N150 N300 T3K P100 P150 P300C Galaxy 10 min Validated

Interactive Chat with Direct API

Build your own interactive chat application using tt-metal's Generator API directly.

⚠️ Llama + tt-metal source required. The Generator API used in this lesson is Llama-specific and requires ~/tt-metal cloned and built from source. If you:

Haven't accepted Meta's data terms for Llama access, or

Don't have ~/tt-metal built (QB2 and pre-configured images don't ship it)

→ Use the vLLM path with Qwen3-0.6B instead — no source build, no license gate, works on all hardware.

Why Use the Direct API?

The Generator API is the foundation for building real AI applications. This lesson teaches you how to:

✅ Load model once - subsequent queries are fast (1-3 seconds)
✅ Full control - customize sampling, temperature, max tokens
✅ Production-ready pattern - this is how you'd build real apps
✅ Educational - understand how inference actually works

Instead of running inference once and exiting, you'll keep the model in memory and chat with it interactively - the same pattern used by ChatGPT and other conversational AI systems.

How It Works

The Generator API pattern:

sequenceDiagram
    participant User
    participant Generator
    participant Model
    participant Hardware

    Note over User,Hardware: Setup - 2-5 min, once
    User->>Generator: create_tt_model()
    Generator->>Model: Load weights
    Model->>Hardware: Allocate DRAM

    Note over User,Hardware: Chat Loop - 1-3 sec each
    loop Each Query
        User->>Generator: Input prompt
        Generator->>Model: Prefill forward
        Model->>Hardware: Process prompt
        Hardware-->>Model: Logits

        loop Token Generation
            Generator->>Model: Decode forward
            Model->>Hardware: Next token
            Hardware-->>Generator: Token
        end

        Generator-->>User: Response
    end

Code pattern:

# 1. Load model once (slow - 2-5 minutes)
from models.tt_transformers.tt.generator import Generator
from models.tt_transformers.tt.common import create_tt_model

model_args, model, tt_kv_cache, _ = create_tt_model(mesh_device, ...)
generator = Generator([model], [model_args], mesh_device, ...)
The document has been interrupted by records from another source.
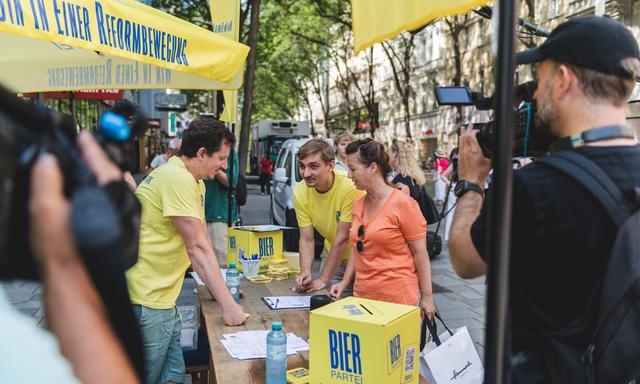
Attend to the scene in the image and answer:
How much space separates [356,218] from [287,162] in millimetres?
8177

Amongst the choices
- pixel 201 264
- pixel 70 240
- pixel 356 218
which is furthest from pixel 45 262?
pixel 356 218

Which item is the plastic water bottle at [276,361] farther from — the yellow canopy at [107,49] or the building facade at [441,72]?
the building facade at [441,72]

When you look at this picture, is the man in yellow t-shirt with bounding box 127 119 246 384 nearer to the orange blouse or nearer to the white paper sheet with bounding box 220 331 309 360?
the white paper sheet with bounding box 220 331 309 360

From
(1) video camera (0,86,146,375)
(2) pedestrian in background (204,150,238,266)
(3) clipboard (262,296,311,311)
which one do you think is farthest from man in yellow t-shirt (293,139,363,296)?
(1) video camera (0,86,146,375)

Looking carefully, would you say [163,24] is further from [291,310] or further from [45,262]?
[45,262]

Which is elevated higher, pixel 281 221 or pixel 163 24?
pixel 163 24

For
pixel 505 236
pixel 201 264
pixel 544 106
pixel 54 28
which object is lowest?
pixel 201 264

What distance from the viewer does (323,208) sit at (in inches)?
172

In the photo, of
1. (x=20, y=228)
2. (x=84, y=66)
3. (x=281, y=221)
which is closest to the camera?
(x=20, y=228)

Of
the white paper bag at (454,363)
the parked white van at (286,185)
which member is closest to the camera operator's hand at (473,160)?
the white paper bag at (454,363)

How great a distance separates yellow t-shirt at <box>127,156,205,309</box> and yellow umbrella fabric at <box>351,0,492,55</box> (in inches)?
49.3

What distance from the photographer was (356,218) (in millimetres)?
3672

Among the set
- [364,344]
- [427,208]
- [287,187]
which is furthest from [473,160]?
[287,187]

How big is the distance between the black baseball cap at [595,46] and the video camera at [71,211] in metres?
1.32
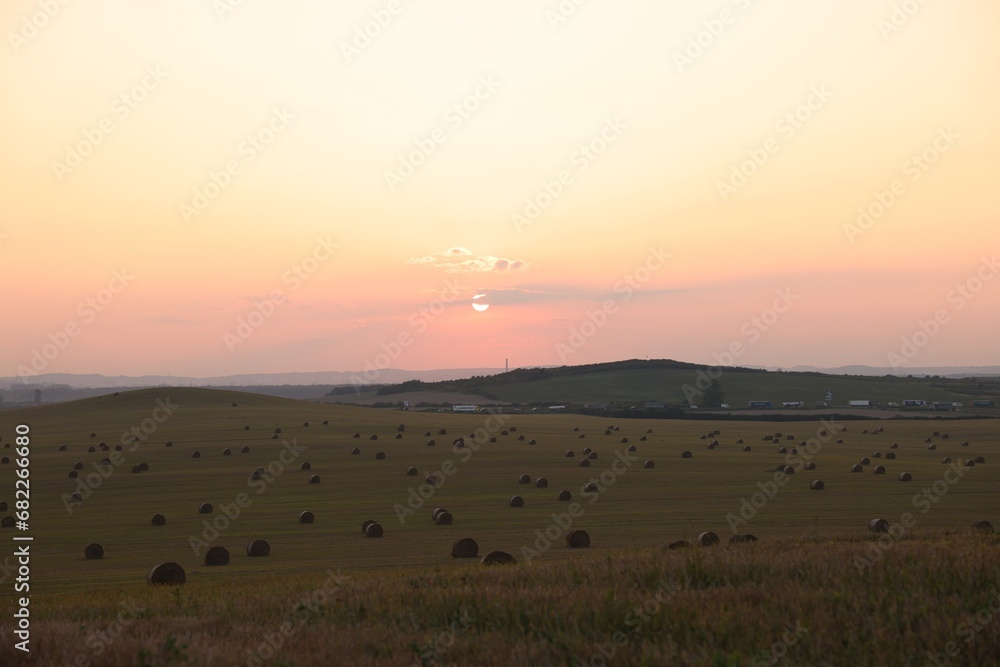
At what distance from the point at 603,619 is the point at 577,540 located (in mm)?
15039

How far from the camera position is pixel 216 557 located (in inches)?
990

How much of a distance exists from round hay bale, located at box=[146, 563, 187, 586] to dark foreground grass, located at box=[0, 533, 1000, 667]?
5110 mm

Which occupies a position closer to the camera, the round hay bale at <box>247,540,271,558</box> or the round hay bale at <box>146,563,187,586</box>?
the round hay bale at <box>146,563,187,586</box>

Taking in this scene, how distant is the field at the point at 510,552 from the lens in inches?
413

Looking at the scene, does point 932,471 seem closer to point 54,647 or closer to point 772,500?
point 772,500

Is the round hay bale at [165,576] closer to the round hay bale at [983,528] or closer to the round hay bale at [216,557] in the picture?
the round hay bale at [216,557]

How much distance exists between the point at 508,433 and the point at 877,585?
63812 mm

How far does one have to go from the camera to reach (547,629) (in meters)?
10.9

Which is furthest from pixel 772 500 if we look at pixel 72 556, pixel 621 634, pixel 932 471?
pixel 621 634

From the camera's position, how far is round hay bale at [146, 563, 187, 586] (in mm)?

# 2. Chat loop - reuse the loaded model! (fast - 1-3 seconds per response)
while True:
    prompt = input("> ")

    # Preprocess
    tokens, encoded, pos, lens = preprocess_inputs_prefill([prompt], ...)

    # Prefill (process the prompt)
    logits = generator.prefill_forward_text(tokens, ...)

    # Decode (generate response token by token)
    for _ in range(max_tokens):
        logits = generator.decode_forward_text(...)
        next_token = sample(logits)
        if is_end_token(next_token):
            break

    response = tokenizer.decode(all_tokens)
    print(response)

Key insight: The model stays in memory between queries!

Starting Fresh?

If you're jumping directly to this lesson, verify your setup:

Quick Prerequisite Checks

# Hardware detected?
tt-smi -s

# tt-metal installed?
python3 -c "import ttnn; print('✓ tt-metal ready')"

# Model downloaded (Meta format)?
ls ~/models/Llama-3.1-8B-Instruct/original/consolidated.00.pth

All checks passed? Continue to Step 1 below.

If any checks fail, complete these lessons first:

Issue	Solution
No hardware detected	Hardware Detection
No tt-metal installed	Verify Installation or installation guide
No model downloaded	Download Model

Quick model download:

hf auth login --token "$HF_TOKEN"
hf download meta-llama/Llama-3.1-8B-Instruct --local-dir ~/models/Llama-3.1-8B-Instruct

Dependencies Required

This lesson uses the Generator API which needs:

pip install pi  # Required for Generator API
pip install git+https://github.com/tenstorrent/llama-models.git@tt_metal_tag

Already installed? Check with:

python3 -c "import pi; print('✓ pi installed')"

Not installed? Run the commands above or use the button in Step 1.

Prerequisites

This lesson requires the same setup as Lesson 3. Make sure you have:

tt-metal installed and working
Model downloaded (Llama-3.1-8B-Instruct) in Meta format (original/ subdirectory)
LLAMA_DIR environment variable pointing to original/ subdirectory
Dependencies: pi and llama-models packages

Step 1: Install Dependencies (If Not Already Done)

The Direct API needs specific Python packages:

pip install pi && pip install git+https://github.com/tenstorrent/llama-models.git@tt_metal_tag

🔧 Install Direct API Dependencies

VS Code

pip install pi && pip install git+https://github.com/tenstorrent/llama-models.git@tt_metal_tag

What this installs:

pi - Required by Generator API for inference
llama-models - Tenstorrent's fork with tt-metal support

Already installed? The command will skip packages that are already present.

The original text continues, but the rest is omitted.